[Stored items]

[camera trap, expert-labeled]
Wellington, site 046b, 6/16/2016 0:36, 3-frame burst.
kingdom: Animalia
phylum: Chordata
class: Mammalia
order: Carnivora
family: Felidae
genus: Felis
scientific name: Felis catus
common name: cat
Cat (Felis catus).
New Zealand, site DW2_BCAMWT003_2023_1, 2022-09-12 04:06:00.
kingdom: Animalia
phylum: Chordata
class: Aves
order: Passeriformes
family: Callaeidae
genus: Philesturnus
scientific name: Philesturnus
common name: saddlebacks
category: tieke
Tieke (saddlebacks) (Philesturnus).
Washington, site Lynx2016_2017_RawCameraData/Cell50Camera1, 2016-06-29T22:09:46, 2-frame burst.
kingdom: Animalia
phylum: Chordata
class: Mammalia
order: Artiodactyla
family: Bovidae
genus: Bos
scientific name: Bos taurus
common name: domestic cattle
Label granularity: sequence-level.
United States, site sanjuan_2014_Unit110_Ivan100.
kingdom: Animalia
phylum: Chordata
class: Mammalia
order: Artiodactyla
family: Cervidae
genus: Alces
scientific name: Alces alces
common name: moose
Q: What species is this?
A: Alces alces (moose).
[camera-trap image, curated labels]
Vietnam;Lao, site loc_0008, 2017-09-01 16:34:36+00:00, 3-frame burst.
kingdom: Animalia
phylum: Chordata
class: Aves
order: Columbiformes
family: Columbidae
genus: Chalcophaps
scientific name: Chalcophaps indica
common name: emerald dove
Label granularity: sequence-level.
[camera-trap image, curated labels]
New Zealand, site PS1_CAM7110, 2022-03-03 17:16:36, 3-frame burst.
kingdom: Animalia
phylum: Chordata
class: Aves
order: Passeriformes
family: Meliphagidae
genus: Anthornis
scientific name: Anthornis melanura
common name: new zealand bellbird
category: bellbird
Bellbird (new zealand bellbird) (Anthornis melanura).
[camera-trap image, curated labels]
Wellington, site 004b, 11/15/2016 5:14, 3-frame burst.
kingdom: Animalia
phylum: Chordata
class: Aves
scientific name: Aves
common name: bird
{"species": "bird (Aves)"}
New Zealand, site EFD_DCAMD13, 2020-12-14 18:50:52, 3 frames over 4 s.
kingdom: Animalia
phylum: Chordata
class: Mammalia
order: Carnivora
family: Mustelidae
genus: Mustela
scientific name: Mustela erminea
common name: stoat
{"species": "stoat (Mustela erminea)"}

PROBLEM: When you reach the line holding "common name: new zealand bellbird" in the records above, begin reproducing exactly, stop after the line holding "scientific name: Aves", and output nothing else.

SOLUTION TO THIS TASK:
common name: new zealand bellbird
category: bellbird
Bellbird (new zealand bellbird) (Anthornis melanura).
[camera-trap image, curated labels]
Wellington, site 004b, 11/15/2016 5:14, 3-frame burst.
kingdom: Animalia
phylum: Chordata
class: Aves
scientific name: Aves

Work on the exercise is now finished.